Hedefler ->
1. Aşağıdaki protesto haberinde "Dersim Emek ve Demokrasi Platformu, Ekrem İmamoğlu’nun" diye başlayan paragrafı, ana bilgilerini koruyarak madde listesi hâline getir.
2. Aşağıdaki kayıtların hepsini satır satır, hiçbir şeyi değiştirmeden yazıya geçir. Resimleri cevabına alma.

Alıntı Metin ->

PİRHA-Dersim Emek ve Demokrasi Platformu, bir haftadır süren protestolara ilişkin açıklama yaparak, “Toplumun tüm kesimlerini bu baskıcı ve hukuksuz düzene karşı ses çıkarmaya, birlikte mücadeleyi yükseltmeye davet ediyoruz” çağrısında bulundu.
Dersim Emek ve Demokrasi Platformu, Ekrem İmamoğlu’nun gözaltına alınmasıyla başlayan protestolardan sonra gözaltı, tutuklama, medya ve demokratik kitle örgütlerine yönelik baskılara ilişkin Yeraltı Çarşısı üstünde basın açıklaması yaptı. Açıklamayı platform adına DEM Parti Dersim İl Eş Başkanı Özcan Ateş okudu. Açıklamada, ‘Baskılar, gözaltılar, tutuklamalar bizi yıldıramaz’ pankartı açıldı. Açıklamaya Dersim’deki siyasi parti ve demokratik kitle örgütlerinin temsilcileri, gazeteciler, işten atılan işçiler ve çok sayıda yurttaş katıldı.
“HALKIN BARIŞÇIL TEPKİLERİ ORANTISIZ ŞİDDETLE BASTIRILMAYA ÇALIŞILMAKTADIR”
Hukuksuzlukların her geçen gün daha da derinleştiğini belirten Özcan Ateş, “Temel hak ve özgürlükler hiçe sayılırken, otoriter tek adam yönetimi baskı politikalarını genişletiyor. Düşünce ve ifade özgürlüğünden sendikal faaliyetlere, basın özgürlüğünden inanç özgürlüğüne kadar tüm demokratik alanlarda ağır ihlaller yaşanıyor. Ülkenin dört bir yanında halkın demokratik ve barışçıl yöntemlerle dile getirdiği meşru tepkiler, iktidarın talimatlarını harfiyen uygulayan güvenlik güçlerinin orantısız şiddetiyle bastırılmaya çalışılmaktadır. Toplumun her kesiminden yurttaşların katıldığı protestolarda insanlar sokak ortasında acımasızca darp edilmekte, işkenceye varan uygulamalara maruz bırakılmaktadır. Gözaltına alınanlar ise hem fiziksel işkenceye hem de taciz ve kötü muameleye uğramaktadır. Halkın haber alma hakkını savunan basın emekçileri ile demokratik talepleri dile getiren siyasetçiler ise sistemli biçimde hedef gösterilerek susturulmak istenmektedir. Bu tablo, yalnızca hukukun değil, insan onurunun da ayaklar altına alındığını göstermektedir” dedi.

Verilen Bilgiler ->
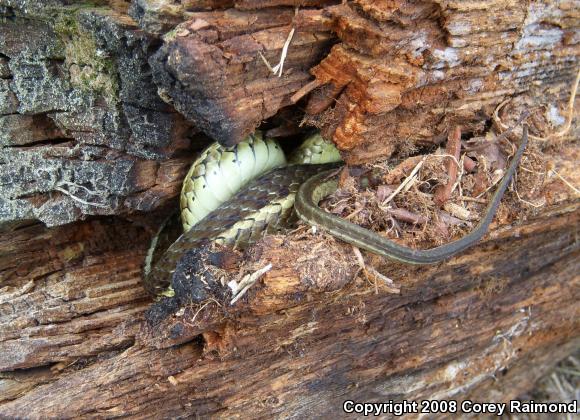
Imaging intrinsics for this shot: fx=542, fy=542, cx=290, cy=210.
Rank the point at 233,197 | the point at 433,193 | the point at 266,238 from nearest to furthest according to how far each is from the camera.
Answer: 1. the point at 266,238
2. the point at 433,193
3. the point at 233,197

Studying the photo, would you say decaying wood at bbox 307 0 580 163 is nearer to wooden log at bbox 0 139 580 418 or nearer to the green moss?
wooden log at bbox 0 139 580 418

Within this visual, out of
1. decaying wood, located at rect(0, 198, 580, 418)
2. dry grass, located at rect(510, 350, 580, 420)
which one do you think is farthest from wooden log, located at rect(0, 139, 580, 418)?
dry grass, located at rect(510, 350, 580, 420)

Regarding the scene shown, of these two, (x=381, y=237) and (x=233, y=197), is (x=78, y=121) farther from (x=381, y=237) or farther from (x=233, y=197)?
(x=381, y=237)

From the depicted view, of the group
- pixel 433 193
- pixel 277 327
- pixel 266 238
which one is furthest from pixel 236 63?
pixel 277 327

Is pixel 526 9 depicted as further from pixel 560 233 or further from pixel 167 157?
pixel 167 157

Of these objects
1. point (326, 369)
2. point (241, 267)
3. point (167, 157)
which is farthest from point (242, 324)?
point (167, 157)
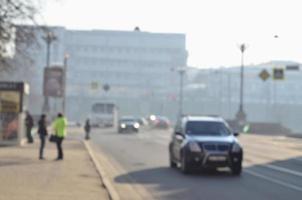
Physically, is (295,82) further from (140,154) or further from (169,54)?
(140,154)

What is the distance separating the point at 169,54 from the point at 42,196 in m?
150

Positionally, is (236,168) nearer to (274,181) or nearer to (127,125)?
(274,181)

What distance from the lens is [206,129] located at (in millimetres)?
26578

Alıştırma Cevapları ->
1.
- Dersim Emek ve Demokrasi Platformu, Ekrem İmamoğlu’nun gözaltına alınmasıyla başlayan protestoların ardından Yeraltı Çarşısı üstünde basın açıklaması yaptı.
- Açıklamanın konusu gözaltılar, tutuklamalar ve medya ile demokratik kitle örgütlerine yönelik baskılardı.
- Açıklamayı platform adına DEM Parti Dersim İl Eş Başkanı Özcan Ateş okudu.
- Açıklamada ‘Baskılar, gözaltılar, tutuklamalar bizi yıldıramaz’ pankartı açıldı.
- Açıklamaya Dersim’deki siyasi parti ve demokratik kitle örgütlerinin temsilcileri katıldı.
- Ayrıca gazeteciler, işten atılan işçiler ve çok sayıda yurttaş da açıklamaya katıldı.

2.
Imaging intrinsics for this shot: fx=542, fy=542, cx=290, cy=210.
Rank the point at 233,197 | the point at 433,193 | the point at 266,238 from nearest to furthest according to how far each is from the camera.
Answer: 1. the point at 266,238
2. the point at 433,193
3. the point at 233,197

Studying the photo, would you say decaying wood at bbox 307 0 580 163 is nearer to wooden log at bbox 0 139 580 418 or nearer to the green moss?
wooden log at bbox 0 139 580 418

Within this visual, out of
1. decaying wood, located at rect(0, 198, 580, 418)
2. dry grass, located at rect(510, 350, 580, 420)
which one do you think is farthest from wooden log, located at rect(0, 139, 580, 418)?
dry grass, located at rect(510, 350, 580, 420)

Regarding the scene shown, of these two, (x=381, y=237) and (x=233, y=197), is (x=78, y=121) farther from (x=381, y=237) or farther from (x=233, y=197)?
(x=381, y=237)

From the depicted view, of the group
- pixel 433 193
- pixel 277 327
- pixel 266 238
which one is furthest from pixel 236 63?
pixel 277 327

Is pixel 526 9 depicted as further from pixel 560 233 or further from pixel 167 157?
pixel 167 157

Of these objects
1. point (326, 369)
2. point (241, 267)
3. point (167, 157)
which is farthest from point (242, 324)?
point (167, 157)
Physically, is (295,82) further from (140,154) or further from (169,54)?
(140,154)

What is the distance separating the point at 169,54 from the point at 42,196 in m?
150

Positionally, is (236,168) nearer to (274,181) or nearer to (127,125)?
(274,181)

What distance from the lens is [206,129] located at (in millimetres)?
26578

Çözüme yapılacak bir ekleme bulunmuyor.